The word garnet has roots both in Latin and English. In Latin, granatus means “seed,” and the old English word gernet, which means “dark red,” dates back to the 14th century. Regardless of the dictionary, you are using, either term paints a picture in our heads of this beautiful stone, whose deep pomegranate hue is beloved by gem connoisseurs around the globe. While red garnets are the most popular, garnets come in a medley of colours. This gives January babies an opportunity to show off their individuality with a birthstone that offers plenty of variety.

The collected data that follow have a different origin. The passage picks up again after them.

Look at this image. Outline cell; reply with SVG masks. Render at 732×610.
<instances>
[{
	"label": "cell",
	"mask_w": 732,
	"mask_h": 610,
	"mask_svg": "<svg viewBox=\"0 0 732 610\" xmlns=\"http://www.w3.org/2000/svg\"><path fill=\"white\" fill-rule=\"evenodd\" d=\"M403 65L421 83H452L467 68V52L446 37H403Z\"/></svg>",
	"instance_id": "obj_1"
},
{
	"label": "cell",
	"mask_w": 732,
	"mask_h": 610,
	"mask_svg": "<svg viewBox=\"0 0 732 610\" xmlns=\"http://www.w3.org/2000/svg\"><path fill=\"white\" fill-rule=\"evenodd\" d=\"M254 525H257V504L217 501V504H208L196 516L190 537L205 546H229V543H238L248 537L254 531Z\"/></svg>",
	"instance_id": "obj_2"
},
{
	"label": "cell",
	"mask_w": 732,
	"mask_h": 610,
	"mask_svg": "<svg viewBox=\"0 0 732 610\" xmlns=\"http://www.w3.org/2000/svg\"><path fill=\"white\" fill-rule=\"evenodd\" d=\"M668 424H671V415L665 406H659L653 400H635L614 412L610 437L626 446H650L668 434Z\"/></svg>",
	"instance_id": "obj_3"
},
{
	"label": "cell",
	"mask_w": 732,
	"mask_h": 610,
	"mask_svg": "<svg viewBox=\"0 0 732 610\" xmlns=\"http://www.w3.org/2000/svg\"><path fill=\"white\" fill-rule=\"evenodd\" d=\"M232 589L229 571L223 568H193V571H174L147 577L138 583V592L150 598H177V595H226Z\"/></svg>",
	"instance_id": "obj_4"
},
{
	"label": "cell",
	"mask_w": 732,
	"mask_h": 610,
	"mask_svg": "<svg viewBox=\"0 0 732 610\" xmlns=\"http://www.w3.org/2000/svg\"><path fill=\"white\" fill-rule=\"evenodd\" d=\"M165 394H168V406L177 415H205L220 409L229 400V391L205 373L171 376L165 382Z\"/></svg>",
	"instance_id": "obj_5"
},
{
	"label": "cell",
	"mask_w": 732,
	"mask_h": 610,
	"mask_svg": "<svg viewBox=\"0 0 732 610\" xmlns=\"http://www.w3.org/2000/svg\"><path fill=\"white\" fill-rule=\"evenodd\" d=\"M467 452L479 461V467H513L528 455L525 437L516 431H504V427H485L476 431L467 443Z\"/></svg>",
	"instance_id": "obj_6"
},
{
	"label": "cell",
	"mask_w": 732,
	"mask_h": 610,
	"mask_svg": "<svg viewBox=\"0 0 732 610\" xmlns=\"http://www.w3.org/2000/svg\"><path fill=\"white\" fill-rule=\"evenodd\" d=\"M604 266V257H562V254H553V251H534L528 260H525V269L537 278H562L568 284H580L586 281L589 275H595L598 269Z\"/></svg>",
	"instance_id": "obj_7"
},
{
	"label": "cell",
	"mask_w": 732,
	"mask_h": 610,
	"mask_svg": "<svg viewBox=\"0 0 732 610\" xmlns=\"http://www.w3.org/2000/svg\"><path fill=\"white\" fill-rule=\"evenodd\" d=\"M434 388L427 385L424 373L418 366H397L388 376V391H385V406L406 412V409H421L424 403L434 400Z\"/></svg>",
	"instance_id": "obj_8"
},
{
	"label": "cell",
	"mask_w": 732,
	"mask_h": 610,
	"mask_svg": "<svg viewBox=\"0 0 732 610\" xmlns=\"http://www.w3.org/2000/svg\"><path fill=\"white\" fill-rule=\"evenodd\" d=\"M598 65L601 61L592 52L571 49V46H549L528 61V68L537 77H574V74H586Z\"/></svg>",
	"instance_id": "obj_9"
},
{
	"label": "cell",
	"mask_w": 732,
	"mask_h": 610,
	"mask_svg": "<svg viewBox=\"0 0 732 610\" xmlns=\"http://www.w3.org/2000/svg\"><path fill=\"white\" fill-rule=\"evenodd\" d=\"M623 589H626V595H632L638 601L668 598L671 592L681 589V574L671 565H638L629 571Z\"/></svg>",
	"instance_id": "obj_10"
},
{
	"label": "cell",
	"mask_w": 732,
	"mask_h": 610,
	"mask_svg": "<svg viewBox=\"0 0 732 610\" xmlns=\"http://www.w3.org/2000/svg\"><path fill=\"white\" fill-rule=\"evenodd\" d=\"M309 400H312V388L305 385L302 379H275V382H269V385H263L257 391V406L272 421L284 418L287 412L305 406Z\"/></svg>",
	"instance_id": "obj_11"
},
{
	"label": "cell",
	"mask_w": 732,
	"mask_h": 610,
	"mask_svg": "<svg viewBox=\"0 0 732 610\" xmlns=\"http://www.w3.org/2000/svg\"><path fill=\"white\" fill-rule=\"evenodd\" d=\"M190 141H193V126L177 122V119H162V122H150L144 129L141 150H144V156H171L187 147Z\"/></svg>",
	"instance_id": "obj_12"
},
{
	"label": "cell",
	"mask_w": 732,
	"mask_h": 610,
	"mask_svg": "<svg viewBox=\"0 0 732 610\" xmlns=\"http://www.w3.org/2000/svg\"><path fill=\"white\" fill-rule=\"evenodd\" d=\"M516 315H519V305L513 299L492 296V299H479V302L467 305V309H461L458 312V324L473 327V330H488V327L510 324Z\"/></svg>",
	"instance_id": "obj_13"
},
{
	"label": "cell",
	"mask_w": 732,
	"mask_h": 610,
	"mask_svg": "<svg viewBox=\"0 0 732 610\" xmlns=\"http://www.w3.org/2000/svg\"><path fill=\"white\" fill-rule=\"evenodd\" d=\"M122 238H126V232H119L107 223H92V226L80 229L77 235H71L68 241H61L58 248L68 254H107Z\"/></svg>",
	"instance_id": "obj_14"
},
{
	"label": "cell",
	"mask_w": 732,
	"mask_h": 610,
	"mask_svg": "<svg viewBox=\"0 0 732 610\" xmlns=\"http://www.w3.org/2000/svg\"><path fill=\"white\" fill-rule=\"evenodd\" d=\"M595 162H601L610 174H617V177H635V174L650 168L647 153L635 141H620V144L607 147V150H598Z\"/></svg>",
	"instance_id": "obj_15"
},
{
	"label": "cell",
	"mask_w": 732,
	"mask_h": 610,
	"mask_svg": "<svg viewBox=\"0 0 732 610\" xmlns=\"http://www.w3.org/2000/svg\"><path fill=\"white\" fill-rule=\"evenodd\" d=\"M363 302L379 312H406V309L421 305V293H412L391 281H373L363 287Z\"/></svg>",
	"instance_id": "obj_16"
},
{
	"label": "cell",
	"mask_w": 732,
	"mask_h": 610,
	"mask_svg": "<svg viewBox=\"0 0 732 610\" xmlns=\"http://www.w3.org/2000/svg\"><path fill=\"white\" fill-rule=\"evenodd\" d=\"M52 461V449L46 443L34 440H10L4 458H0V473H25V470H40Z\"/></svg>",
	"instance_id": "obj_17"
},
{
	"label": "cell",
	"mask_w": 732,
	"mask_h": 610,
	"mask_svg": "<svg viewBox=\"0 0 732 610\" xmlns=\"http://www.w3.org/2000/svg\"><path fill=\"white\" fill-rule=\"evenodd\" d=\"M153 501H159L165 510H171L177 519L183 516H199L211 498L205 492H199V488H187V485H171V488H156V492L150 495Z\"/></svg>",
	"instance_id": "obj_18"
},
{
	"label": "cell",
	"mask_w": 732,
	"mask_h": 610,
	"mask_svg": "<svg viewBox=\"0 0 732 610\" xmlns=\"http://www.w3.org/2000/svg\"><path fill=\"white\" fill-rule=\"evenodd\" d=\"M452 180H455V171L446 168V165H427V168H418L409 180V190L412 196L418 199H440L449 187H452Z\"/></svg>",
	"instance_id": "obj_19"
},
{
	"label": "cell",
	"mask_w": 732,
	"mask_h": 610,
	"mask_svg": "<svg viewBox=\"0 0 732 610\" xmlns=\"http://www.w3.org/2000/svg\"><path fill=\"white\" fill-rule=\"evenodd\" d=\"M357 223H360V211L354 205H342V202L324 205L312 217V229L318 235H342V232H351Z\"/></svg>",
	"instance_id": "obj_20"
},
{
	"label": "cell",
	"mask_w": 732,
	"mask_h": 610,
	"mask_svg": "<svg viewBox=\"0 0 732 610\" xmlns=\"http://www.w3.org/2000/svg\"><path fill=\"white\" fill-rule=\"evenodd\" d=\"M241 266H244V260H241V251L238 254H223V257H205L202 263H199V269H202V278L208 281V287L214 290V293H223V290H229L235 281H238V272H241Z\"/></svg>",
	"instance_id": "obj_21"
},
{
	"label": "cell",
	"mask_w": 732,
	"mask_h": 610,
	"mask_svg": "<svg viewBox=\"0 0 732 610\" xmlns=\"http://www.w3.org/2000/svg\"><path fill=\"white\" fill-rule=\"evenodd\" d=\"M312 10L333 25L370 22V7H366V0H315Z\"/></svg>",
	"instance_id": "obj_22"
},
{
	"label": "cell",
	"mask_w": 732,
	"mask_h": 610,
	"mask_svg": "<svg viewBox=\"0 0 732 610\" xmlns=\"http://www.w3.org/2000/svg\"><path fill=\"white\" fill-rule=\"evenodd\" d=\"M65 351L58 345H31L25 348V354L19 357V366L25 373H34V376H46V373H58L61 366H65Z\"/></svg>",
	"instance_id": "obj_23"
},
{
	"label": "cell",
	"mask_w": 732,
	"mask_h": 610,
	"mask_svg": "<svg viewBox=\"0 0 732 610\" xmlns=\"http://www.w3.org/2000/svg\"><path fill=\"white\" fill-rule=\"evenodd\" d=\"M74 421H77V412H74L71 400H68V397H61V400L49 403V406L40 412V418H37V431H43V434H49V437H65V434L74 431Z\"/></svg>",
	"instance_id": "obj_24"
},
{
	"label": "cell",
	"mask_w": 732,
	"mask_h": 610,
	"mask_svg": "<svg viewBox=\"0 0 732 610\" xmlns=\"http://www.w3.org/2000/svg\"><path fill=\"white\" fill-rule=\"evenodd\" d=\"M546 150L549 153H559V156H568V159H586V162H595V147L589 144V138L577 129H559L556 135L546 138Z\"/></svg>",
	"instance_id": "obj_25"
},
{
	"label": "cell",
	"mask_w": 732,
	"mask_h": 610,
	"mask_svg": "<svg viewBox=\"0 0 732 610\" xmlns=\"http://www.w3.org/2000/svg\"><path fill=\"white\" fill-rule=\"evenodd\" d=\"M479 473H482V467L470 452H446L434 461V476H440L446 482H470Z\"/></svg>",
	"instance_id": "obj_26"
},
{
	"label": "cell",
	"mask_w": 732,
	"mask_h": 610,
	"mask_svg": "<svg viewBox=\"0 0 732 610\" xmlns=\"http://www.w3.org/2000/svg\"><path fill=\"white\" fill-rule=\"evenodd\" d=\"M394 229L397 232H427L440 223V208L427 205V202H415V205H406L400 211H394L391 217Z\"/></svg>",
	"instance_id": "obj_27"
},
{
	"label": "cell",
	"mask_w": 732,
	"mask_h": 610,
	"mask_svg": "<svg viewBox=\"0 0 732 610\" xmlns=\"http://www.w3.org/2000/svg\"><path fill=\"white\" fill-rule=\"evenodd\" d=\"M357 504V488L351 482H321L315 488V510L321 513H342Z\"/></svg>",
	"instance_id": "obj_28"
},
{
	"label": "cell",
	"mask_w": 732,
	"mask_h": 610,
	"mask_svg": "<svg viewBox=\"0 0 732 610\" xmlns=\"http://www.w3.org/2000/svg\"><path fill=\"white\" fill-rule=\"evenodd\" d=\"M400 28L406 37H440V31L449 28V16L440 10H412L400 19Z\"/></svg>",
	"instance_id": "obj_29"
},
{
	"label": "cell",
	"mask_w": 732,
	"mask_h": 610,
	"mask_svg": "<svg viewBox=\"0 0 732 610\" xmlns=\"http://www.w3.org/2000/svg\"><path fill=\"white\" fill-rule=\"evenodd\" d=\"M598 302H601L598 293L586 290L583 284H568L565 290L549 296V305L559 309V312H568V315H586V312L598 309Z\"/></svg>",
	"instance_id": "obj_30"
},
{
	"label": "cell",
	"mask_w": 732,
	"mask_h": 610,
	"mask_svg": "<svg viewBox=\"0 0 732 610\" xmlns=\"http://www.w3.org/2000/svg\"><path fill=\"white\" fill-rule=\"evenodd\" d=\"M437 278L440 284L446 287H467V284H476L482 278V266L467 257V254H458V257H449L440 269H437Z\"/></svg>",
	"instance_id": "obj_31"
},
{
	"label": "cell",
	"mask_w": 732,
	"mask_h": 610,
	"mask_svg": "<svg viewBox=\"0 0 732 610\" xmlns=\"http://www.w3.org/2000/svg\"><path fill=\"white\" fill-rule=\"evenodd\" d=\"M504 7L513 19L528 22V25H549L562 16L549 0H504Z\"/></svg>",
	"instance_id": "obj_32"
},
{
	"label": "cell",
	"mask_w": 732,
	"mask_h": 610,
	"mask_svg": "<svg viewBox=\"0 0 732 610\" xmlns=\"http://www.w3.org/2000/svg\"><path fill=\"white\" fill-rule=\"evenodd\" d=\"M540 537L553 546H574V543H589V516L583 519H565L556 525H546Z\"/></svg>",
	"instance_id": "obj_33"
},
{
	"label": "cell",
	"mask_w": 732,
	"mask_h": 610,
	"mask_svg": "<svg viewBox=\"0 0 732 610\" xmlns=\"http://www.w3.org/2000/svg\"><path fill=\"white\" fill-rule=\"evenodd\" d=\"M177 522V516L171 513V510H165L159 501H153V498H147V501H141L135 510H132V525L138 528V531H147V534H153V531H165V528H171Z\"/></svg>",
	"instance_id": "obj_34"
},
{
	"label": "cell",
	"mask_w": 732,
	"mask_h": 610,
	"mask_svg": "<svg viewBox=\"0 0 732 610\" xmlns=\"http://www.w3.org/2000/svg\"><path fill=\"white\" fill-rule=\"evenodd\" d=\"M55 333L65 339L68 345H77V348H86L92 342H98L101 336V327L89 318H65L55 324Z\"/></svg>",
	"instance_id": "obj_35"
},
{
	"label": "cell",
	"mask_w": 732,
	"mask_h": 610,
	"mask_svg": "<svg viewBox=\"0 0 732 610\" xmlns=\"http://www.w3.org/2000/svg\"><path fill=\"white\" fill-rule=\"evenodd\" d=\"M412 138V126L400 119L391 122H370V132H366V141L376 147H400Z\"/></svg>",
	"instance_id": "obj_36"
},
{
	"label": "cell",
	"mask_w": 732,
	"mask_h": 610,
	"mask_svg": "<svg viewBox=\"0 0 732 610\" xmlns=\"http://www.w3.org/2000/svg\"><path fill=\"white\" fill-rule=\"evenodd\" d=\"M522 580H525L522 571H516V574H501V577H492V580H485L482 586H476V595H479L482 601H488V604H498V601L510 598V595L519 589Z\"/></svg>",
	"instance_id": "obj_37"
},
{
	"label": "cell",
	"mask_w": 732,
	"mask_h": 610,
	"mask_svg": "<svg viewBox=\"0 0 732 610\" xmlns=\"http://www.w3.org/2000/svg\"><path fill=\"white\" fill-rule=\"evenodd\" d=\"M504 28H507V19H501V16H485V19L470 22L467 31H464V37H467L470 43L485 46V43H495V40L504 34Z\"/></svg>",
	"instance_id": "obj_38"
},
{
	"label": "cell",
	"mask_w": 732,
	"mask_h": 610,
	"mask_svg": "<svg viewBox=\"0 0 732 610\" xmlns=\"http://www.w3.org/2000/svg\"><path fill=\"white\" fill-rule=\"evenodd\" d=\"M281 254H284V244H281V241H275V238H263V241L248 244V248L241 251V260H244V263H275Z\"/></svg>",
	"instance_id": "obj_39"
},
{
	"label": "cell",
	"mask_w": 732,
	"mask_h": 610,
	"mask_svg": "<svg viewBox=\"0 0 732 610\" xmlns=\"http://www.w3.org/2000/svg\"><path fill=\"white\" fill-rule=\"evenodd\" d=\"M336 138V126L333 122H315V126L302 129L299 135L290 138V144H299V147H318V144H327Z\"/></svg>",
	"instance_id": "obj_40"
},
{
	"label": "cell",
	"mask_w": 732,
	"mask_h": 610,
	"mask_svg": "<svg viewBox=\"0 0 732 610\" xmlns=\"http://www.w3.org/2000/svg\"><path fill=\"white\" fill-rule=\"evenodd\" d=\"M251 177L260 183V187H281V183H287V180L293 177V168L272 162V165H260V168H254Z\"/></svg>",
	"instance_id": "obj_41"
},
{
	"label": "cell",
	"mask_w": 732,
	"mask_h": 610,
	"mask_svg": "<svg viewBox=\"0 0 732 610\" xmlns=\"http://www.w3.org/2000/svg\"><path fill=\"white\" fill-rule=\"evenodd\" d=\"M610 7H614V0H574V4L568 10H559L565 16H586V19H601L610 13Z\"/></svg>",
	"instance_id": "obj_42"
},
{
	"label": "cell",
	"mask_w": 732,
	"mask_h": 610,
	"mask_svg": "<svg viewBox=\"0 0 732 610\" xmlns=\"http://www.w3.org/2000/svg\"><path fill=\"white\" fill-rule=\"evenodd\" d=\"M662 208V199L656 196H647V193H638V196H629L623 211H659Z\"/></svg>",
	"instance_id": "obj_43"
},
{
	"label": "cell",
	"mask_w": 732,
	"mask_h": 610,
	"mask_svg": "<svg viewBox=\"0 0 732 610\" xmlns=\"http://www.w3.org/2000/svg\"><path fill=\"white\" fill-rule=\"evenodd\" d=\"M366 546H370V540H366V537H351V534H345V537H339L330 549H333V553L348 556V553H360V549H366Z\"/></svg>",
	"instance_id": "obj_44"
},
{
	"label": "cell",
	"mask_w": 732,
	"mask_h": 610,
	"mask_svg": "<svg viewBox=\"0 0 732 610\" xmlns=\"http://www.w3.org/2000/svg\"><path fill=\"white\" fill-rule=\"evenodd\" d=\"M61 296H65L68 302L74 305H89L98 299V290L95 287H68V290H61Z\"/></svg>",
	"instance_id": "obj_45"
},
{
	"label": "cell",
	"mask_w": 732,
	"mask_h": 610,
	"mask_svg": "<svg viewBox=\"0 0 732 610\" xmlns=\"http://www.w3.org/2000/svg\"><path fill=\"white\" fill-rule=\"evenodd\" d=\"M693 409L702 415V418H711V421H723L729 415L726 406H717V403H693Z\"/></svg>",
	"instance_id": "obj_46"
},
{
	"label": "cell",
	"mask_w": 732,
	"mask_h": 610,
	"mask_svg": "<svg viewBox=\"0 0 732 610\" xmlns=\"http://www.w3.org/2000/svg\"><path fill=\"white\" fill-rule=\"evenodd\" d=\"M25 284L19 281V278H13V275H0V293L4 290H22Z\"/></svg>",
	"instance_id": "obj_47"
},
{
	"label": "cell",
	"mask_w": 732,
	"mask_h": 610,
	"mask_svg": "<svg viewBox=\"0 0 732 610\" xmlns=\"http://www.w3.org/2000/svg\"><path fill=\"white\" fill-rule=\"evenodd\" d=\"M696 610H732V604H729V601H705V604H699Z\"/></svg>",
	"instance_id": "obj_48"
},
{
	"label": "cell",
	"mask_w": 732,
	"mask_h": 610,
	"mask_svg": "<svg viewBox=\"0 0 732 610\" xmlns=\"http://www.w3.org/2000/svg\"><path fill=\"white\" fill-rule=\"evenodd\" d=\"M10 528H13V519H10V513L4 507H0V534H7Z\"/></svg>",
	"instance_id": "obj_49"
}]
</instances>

All garnets have the same physical properties and crystal forms but have different chemical compositions, which result in garnets of many different colours, with blue being the rarest. Some examples of common gems that fall under the garnet category include tsavorite (a green garnet), demantoid (a variety of a green garnet but very rare), spessartine, or spessartite (an orange garnet), and rhodolite (purple-red garnet). According to the Gemmologist Institute of America, there are more than 20 garnet categories, called species, but only five are commercially important as gems. These five are pyrope, almandine (also called almandite), spessartine, grossular (grossularite), and andradite. A sixth, uvarovite, is a green garnet that usually occurs as crystals too small to cut. It’s sometimes set as clusters in jewellery. Most garnets are chemical mixtures of two or more garnet species.
Garnets have been used for adornment going all the way back to the Bronze Age. While we will never know if garnets can be used to prevent plagues or heal warriors, as has been suggested, we do know that both the Egyptians and the Romans felt that it was a worthy stone to set in gold for their nobility. In more “recent” times, garnets were ubiquitous in Victorian jewellery.
The “G” in REGARD rings, the equivalent of the modern-day engagement ring, implied garnet. Garnets were also highly valued in the region of Bohemia. The Smithsonian Museum of Natural History has in its collection an antique hairpin with Bohemian pyrope garnets from the Czech Republic. Bohemian pyrope got its name from Bohuslav Balbín, sometimes referred to as the “Czech Pliny,” in 1679. Abundant in the region, it was used often in jewellery during this time. In fact, it became so popular that in 1762, Empress Marie Terezie forbids its export. Stonecutting workshops opened in several regions across Bohemia, and pyrope became the country’s mineralogical symbol. While there was never a decline in its popularity, it was only in the mid-20th century that garnets enjoyed a revival.
As we have already learned, garnets can come in many shapes and sizes, one of the largest ever discovered is a 68.82-carat Tsavorite garnet. This stone is also in the collection of the Smithsonian Museum of Natural History.
An abrasive stone, garnets can also be used for industrial purposes. Ground-up into powder and mixed with water, it can be strong enough to cut steel. Another utilitarian tool is garnet paper, which is popular among carpenters for sanding natural wood.